Proof of personhood: basically the difficult task of making sure that the other end of an internet connection has a real person, and together with that, proof that it is different than others, the ability to know you are you and not someone else.
This is incredibly interesting as a technical problem to be solved, and I do agree with you that the internet as we know it is at risk if we don’t solve it properly. It is specially hard to solve if you try to guarantee anonimity (like I believe it should be).
The wikipedia has an article about it that I think gives a good idea about the topic: https://en.wikipedia.org/wiki/Proof_of_personhood
Personally I have been quite carefully interested into the whole World ID solution, using a device called orb with open specifications that captures some data from your iris that should be unique per person, storing only an encrypted piece of information in a blockchain and on your device locally so that you can use it to identify yourself as a real unique person and only once, but wherever you use it, cannot know anything about you except that.

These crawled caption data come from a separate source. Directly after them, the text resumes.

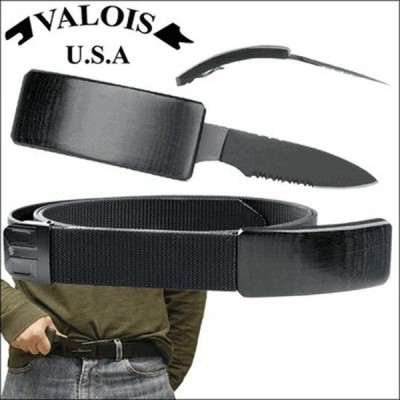 Cutit autoaparare cu dubla functie in curea Belt Knife by Valois foto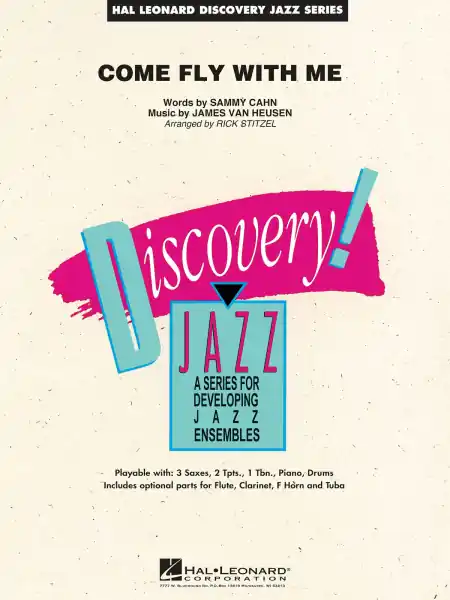 Vrácení Zdarma Come Fly with Me - pro Jazzový orchestr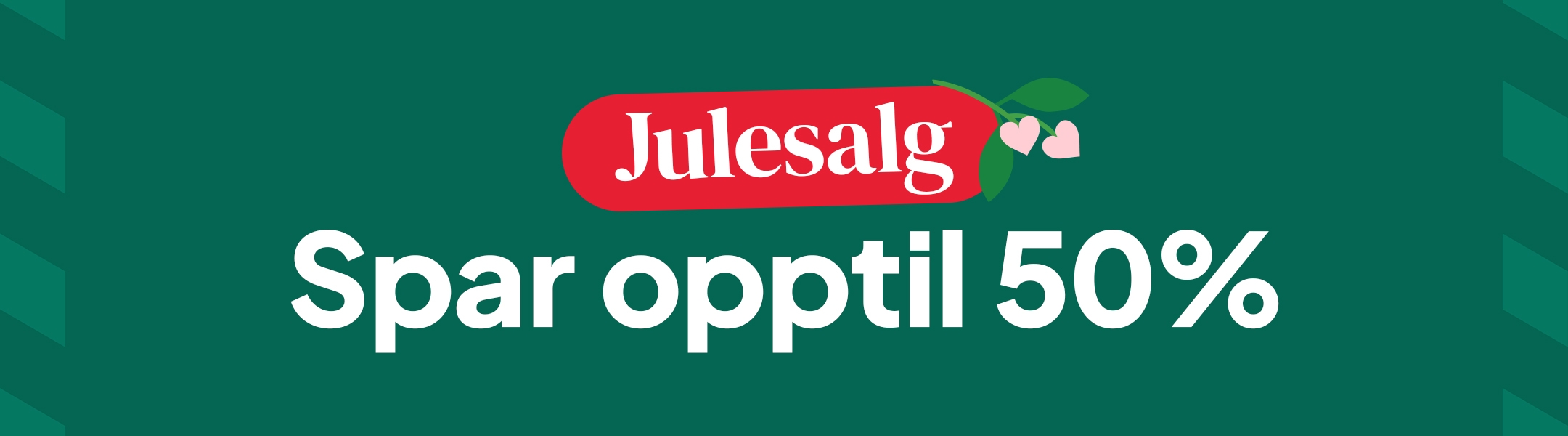 Julesalg - Spar opptil 50% mobile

There’s a lot of possible criticism to such a system, but insofar as I have checked and can understand, it seems like a legit solution. But I leave here the link for anyone interested enough to check it themselves: https://world.org/world-id
Why look to a (oversized) stick to deal with behavior by some people that may be brought on by lack of responsibility? Consider carrots: rewards for good behavior.
The internet is probably not worth losing privacy, which protects your freedom, anyway.
So you offer abolishing privacy to abolishing privacy? No, we don’t want it like it is in fascist Russia or fascist China. P.S. It sounds like some utopia like communism, socialism, anarchism and similar BS lol
Is my fetish fiction something bad that I have to take accountability for? No, it’s harmless. Would I still post it attached to my real name? Never.
What would you have done before the internet?
I haven’t lived before Internet was a big thing, so I don’t know just how likely it would be to have it published. Maybe would’ve sent it to an appropriate small magazine - under a pseudonym, of course.